-- やること --
下のブログ記事の「在日コリアン3世Hyang Suのつれづれ日記、そして」から「結局やっぱり心に残ったものはこれだった。」までを、両端の言葉も含めて一字も変えずに書き出してください。

-- 文書の一部 --
########

KYOKO | 輪廻転生

輪廻転生

在日コリアン3世Hyang Suのつれづれ日記、そして
私のもつ難病(多発性硬化症)について。
※ブログアドレスの【kj4rainbow】は、
KはKorea、JはJapan、rainbowは虹。2002年日韓共催サッカーワールドカップからとりました。

ここ数日。

いくつかの本を読んでいくつかのDVDを観て、

すこしのことを考えて内面と向き合う作業を繰り返してきたけれど

結局やっぱり心に残ったものはこれだった。


『KYOKO』


ブログのどっかに「本が映画化されたものはあまり好きじゃない」と

堂々と書いたけど、ちがった。

これは違う。

本も映画も最高。


文章が表す世界観と映像は何もかも外れていなくて、

高岡早紀以外の配役は考えられなくて

ダンスの美しさもため息が出るほどだ。

と、そんな風にレビューする冷静さは残っていない。

とにかくこの本を初めて読んだとき(13歳くらい?)

この映画を初めてちらっと観たとき(いつだろう?)

########

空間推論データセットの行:

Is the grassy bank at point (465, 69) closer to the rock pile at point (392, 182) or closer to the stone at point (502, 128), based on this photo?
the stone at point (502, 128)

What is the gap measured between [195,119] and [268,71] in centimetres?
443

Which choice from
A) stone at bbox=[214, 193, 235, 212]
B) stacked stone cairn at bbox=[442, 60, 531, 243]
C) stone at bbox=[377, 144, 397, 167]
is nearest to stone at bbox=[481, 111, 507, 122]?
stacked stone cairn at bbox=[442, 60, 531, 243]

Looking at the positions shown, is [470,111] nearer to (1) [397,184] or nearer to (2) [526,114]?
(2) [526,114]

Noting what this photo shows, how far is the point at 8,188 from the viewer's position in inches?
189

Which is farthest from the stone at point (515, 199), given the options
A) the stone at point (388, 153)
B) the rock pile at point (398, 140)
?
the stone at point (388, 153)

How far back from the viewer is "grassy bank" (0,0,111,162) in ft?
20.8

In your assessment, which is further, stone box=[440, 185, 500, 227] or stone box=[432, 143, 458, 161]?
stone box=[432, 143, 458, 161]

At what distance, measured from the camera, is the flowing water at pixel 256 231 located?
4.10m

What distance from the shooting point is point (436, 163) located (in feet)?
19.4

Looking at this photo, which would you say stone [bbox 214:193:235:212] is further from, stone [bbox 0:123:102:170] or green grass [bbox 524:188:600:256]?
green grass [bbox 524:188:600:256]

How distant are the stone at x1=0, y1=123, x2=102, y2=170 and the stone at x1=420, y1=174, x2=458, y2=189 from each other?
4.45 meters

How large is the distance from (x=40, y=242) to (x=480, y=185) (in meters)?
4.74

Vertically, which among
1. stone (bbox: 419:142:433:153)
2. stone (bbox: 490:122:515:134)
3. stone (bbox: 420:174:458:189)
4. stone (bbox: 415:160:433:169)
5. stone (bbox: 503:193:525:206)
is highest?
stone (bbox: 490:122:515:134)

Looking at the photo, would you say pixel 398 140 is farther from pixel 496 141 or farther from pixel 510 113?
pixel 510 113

########

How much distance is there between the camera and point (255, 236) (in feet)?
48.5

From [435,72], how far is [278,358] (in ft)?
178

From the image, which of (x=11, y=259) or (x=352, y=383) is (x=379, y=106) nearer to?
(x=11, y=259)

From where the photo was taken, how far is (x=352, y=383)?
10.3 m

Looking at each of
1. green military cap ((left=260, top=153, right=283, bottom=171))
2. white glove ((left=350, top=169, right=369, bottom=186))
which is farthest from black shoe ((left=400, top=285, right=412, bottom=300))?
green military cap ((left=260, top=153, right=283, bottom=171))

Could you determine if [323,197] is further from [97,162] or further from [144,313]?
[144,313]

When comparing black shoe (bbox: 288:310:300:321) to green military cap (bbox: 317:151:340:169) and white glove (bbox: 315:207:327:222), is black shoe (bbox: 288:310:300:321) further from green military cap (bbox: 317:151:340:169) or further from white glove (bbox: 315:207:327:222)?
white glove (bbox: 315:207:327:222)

########

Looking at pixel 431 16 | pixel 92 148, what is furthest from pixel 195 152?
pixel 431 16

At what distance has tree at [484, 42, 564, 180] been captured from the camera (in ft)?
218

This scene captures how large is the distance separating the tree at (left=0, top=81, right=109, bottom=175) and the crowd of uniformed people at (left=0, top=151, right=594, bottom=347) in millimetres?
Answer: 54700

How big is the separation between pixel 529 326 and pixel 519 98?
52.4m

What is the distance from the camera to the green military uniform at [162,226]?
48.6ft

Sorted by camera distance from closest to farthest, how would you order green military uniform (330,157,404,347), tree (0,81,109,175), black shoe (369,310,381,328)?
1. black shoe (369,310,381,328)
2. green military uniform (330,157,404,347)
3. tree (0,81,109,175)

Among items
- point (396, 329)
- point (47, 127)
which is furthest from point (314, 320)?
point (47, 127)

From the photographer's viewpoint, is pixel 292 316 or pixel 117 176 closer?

########

-- 回答 --
在日コリアン3世Hyang Suのつれづれ日記、そして
私のもつ難病(多発性硬化症)について。
※ブログアドレスの【kj4rainbow】は、
KはKorea、JはJapan、rainbowは虹。2002年日韓共催サッカーワールドカップからとりました。

ここ数日。

いくつかの本を読んでいくつかのDVDを観て、

すこしのことを考えて内面と向き合う作業を繰り返してきたけれど

結局やっぱり心に残ったものはこれだった。